PROBLEM REQUIREMENTS: Copy the listing below word for word, from the line containing "From the pictured scene, among the group" through the line containing "(604,366) → (241,377) → (277,259) → (598,185)", with both of those lines included. Leave the pictures out of your copy.

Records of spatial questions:
=-=-=-=-=

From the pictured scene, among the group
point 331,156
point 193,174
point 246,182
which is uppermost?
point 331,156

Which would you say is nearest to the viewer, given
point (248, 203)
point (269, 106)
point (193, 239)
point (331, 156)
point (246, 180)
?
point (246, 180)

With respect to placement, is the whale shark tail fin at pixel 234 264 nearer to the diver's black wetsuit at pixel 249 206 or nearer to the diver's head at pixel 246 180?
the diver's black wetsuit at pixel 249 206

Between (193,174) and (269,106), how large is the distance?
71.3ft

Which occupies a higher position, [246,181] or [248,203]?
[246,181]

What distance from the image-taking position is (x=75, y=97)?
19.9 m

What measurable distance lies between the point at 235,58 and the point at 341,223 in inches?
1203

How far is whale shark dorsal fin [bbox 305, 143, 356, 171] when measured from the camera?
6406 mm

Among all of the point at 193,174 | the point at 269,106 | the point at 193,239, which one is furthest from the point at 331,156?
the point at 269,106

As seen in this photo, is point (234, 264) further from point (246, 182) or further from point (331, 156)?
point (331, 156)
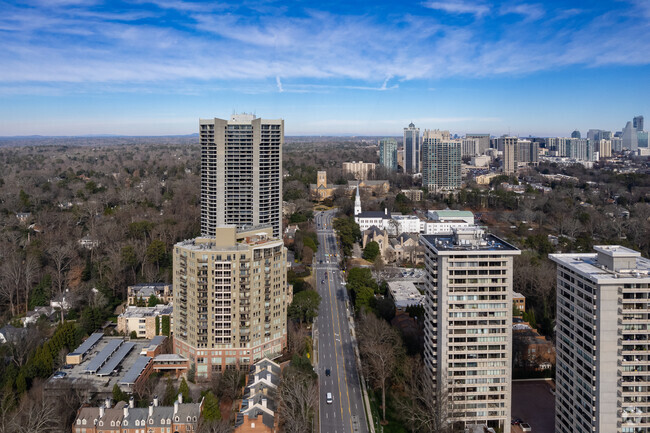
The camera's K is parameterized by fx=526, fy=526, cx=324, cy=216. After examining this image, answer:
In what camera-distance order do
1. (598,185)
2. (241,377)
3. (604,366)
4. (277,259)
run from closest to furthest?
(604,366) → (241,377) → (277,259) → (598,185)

=-=-=-=-=

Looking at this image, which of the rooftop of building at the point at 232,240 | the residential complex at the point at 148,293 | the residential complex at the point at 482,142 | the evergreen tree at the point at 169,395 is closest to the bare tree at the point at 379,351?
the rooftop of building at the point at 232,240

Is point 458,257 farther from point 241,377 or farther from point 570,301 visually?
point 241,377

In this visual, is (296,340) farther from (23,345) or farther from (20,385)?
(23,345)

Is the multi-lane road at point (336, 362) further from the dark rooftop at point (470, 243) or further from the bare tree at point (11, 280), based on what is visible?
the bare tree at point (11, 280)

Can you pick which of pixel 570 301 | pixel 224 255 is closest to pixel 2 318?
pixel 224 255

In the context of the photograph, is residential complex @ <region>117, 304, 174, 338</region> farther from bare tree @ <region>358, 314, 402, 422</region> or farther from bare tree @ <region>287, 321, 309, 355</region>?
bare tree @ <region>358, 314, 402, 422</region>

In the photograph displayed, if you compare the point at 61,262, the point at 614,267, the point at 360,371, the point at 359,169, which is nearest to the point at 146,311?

=-=-=-=-=

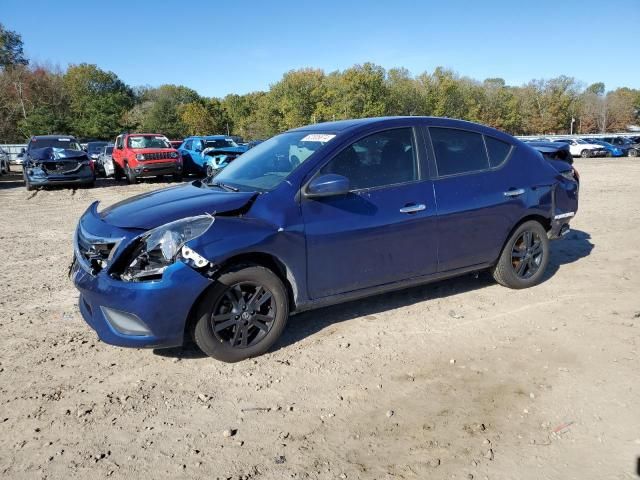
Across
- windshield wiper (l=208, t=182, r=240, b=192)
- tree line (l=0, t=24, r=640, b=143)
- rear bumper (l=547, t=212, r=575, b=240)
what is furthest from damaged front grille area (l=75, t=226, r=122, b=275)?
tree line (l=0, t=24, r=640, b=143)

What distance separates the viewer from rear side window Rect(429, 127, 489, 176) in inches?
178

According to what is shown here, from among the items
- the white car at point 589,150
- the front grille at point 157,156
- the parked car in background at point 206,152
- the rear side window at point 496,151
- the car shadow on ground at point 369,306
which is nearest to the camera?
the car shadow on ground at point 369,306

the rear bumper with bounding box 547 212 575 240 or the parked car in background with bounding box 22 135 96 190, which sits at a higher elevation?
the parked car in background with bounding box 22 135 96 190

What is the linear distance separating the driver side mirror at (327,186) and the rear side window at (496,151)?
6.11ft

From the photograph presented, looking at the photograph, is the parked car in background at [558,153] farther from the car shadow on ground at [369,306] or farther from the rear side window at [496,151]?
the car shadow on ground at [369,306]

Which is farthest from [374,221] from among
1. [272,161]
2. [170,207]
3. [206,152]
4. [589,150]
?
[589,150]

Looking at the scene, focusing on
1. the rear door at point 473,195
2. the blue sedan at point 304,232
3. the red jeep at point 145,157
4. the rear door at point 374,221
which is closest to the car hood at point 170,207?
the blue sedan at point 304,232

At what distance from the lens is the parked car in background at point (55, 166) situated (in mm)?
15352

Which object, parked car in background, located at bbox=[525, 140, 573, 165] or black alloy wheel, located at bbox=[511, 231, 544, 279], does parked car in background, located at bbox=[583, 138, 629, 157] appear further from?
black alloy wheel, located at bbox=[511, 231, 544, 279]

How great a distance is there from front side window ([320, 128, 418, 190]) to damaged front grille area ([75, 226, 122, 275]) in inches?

=-=-=-=-=

CORRECT RESULT:
From the pictured scene, among the group
point 331,156
point 193,174
point 246,182
which is uppermost?
point 331,156

Which would you say is nearest to the viewer, given
point (248, 203)
point (269, 106)
point (193, 239)
point (331, 156)
point (246, 180)
?
point (246, 180)

With respect to placement, is the whale shark tail fin at pixel 234 264 nearer to the diver's black wetsuit at pixel 249 206 or nearer to the diver's head at pixel 246 180?
the diver's black wetsuit at pixel 249 206

Between (193,174) and (269,106), how large is the distance?
71.3ft

Which occupies a higher position, [246,181] or [248,203]?
[246,181]

What distance from the image-taking position is (x=75, y=97)?
19.9 m

What measurable distance lies between the point at 235,58 and the point at 341,223 in inches?
1203

How far is whale shark dorsal fin [bbox 305, 143, 356, 171] when measured from the camera?
6406 mm

Among all of the point at 193,174 | the point at 269,106 | the point at 193,239, which one is furthest from the point at 331,156?
the point at 269,106

As seen in this photo, is point (234, 264) further from point (246, 182) or further from point (331, 156)?
point (331, 156)
The camera's K is parameterized by fx=526, fy=526, cx=324, cy=216. After examining this image, answer:
In what camera-distance order do
1. (598,185)
2. (241,377)
3. (604,366)
4. (277,259)
run from closest to furthest?
(604,366) → (241,377) → (277,259) → (598,185)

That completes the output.